What consumer financial data tells us about small business default
The creditworthiness of a small business is often related to the reputation of its owner. That seems obvious, but this reality isn’t often shown in credit scoring models. It is, however, a relationship that is as old as credit ratings themselves.
Consider the rating for Thompson & Pittman, a merchant rated by Church’s Reports in 1858-59.
“T. an old merchant and the capitalist, worth 20 or $25,000 above his liabilities; a little ambitious, and slow at times from overtrading or liberal credits, but quite reliable and safe beyond a doubt; P. a former clerk; a good concern classed A A.”
Today’s businesses generate their own credit rating system with a mix of information from various credit bureaus, and a financial analysis of the borrowers’ financial statements. Lenders often have a harder time incorporating the creditworthiness of a business’s owners into their calculations, because of certain limitations inherent to business credit scores that don’t take into account the business’s revenue or financial health beyond their trade line.
We recently worked with a national lender to identify businesses that were more likely to default on commercial loans. To perform our analysis, we started with Powerlytics’ proprietary data, which consists of detailed financial and demographic information for 200 million U.S. adults and 30 million businesses. We compared that dataset to our client’s data file of funded business loans and their performance. The analysis examined the financial health of all the consumers and the businesses in the borrowers’ zip codes.
We discovered 90 Powerlytics variables that were more powerful than the business credit score for predicting businesses that default and those that do not. The top-10 variables ranged from three times more powerful, to a whopping 2,000 times more powerful. For perspective, the average credit score difference between defaulters and non-defaulters in the dataset was approximately 40 percent.
What was interesting was that, out of those 90 variables, 39 were from Powerlytics Consumer Database, including five of the top-10 variables. Consumer variables such as a one-year percentage change in Social Security benefits and a three-year percentage change in capital gain or loss which indicate the importance of the financial health of the consumers living around the business. Some of the indicators of financial health included variables that make a lot of sense, like whether a business was located in an area where businesses reported a high number of days payable, or a high accounts payable to sales ratio.
But the analysis also captured variables that may seem counter-intuitive at first glance. One variable indicating default was whether businesses were located in areas where there was a large percentage change in the number of people who filed their tax return as single. This variable was bi-directional.

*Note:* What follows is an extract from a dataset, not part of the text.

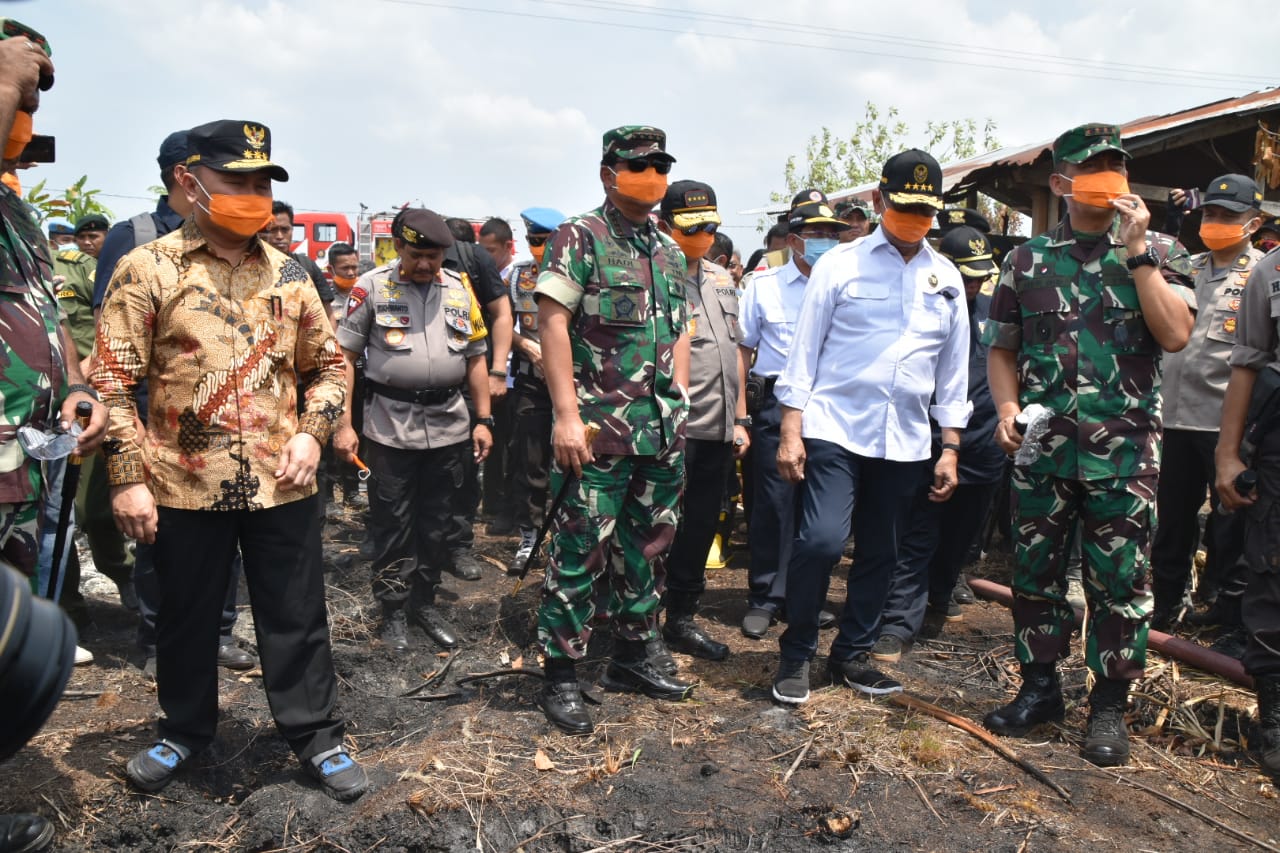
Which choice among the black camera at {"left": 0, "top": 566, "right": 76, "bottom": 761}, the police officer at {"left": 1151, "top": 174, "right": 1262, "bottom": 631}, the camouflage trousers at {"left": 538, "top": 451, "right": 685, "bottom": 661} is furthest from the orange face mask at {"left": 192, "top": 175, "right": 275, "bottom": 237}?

It could be an indication of a maturing, settled community if the number decreased, or perhaps one that was becoming less stable if there was an event that caused filers to move their filing status from married filing jointly to single.
This data could be used to streamline the approval process for loans. It could be incorporated into credit limit assignments or increase strategies. Or, it could be used to monitor portfolios, guiding decisions as to when an account should go into proactive loss mitigation. Taking a global view, the data could be used to identify portfolio concentration risks.

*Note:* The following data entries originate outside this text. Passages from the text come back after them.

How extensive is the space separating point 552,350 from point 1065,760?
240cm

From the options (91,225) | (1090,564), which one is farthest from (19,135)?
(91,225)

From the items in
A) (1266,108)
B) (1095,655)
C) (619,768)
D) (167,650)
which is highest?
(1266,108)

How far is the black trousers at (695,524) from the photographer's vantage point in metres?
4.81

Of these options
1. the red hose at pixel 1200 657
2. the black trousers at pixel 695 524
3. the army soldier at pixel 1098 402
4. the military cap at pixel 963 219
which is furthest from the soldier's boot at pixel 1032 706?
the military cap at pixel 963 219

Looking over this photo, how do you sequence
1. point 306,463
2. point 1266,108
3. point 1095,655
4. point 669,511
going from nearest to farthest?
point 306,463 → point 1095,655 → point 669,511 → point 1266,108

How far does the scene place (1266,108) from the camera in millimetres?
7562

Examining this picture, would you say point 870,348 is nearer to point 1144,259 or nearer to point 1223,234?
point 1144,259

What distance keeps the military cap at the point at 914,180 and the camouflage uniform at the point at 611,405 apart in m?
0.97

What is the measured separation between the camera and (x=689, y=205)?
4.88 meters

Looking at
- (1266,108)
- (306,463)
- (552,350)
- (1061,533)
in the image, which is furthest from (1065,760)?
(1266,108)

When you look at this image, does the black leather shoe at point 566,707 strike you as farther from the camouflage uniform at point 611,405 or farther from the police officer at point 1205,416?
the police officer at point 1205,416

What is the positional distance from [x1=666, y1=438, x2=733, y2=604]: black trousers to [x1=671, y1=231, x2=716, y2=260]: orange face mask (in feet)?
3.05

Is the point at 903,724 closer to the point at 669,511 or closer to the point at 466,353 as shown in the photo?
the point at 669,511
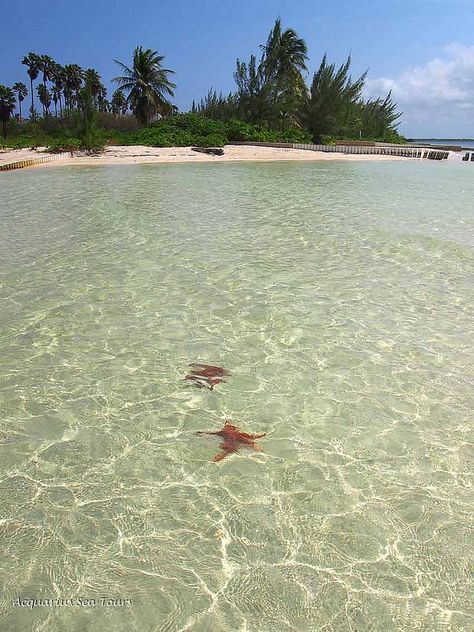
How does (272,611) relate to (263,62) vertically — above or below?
below

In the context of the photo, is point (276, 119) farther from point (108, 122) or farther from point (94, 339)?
point (94, 339)

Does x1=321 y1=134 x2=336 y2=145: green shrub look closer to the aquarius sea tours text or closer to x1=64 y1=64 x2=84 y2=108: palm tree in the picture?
x1=64 y1=64 x2=84 y2=108: palm tree

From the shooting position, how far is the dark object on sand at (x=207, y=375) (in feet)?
14.5

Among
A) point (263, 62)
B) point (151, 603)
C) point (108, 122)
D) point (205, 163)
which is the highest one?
point (263, 62)

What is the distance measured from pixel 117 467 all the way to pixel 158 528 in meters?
0.66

Powerlytics’ proprietary data set of granular financial information on businesses and consumers has been used by major companies to solve a wide range of business problems, from customer retention to marketing and risk analysis, and yes, other loan default models.

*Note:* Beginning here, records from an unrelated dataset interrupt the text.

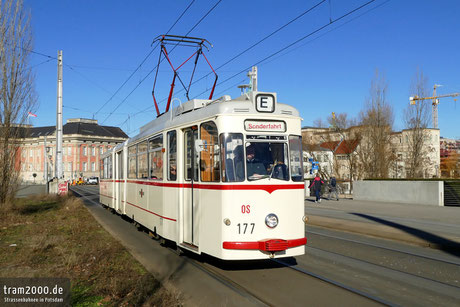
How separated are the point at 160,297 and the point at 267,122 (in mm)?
3550

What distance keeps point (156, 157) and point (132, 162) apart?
11.7 ft

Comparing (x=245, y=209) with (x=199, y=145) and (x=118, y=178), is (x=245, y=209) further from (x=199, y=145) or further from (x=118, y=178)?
(x=118, y=178)

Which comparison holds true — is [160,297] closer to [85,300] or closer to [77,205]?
[85,300]

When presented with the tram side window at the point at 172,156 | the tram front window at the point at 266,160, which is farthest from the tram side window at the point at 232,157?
the tram side window at the point at 172,156

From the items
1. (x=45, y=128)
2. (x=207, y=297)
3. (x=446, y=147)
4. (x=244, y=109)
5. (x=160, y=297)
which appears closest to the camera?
(x=160, y=297)

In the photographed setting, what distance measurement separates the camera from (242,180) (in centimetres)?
735

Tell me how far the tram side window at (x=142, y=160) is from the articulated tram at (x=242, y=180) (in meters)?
3.09

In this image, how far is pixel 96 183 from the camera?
87312 mm

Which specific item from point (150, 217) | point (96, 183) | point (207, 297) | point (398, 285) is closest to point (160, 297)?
point (207, 297)

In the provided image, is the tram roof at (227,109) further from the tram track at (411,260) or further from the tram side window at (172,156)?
the tram track at (411,260)

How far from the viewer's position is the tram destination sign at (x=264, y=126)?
7.55 metres

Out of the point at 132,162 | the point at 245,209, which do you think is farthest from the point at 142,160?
the point at 245,209

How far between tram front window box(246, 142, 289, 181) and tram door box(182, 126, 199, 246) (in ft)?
4.18

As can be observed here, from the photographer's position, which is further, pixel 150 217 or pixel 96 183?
pixel 96 183
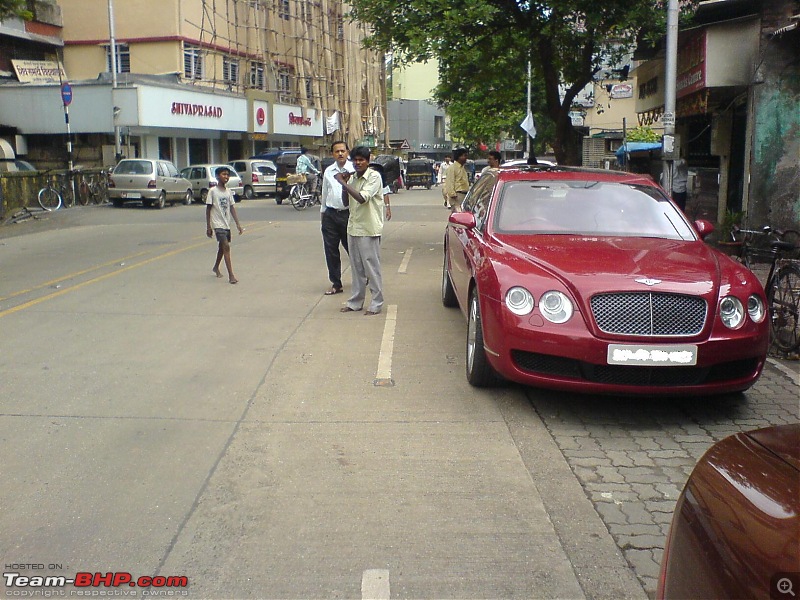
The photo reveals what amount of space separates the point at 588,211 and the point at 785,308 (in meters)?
1.97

The ability to consider the creditworthiness of a sole proprietor when evaluating business loans is a valuable tool, as is the ability to understand the impact of the financial health of potential customers in the businesses marketplace that is, quite often, not captured by many credit scoring models. Consumer financial data can improve these ratings significantly. The beauty of the data is it doesn’t require any information from the borrower, so it’s non- invasive. The only information that is needed is the zip code and industry sector of the business being evaluated. Powerlytics’ solutions come with the rest of the necessary data.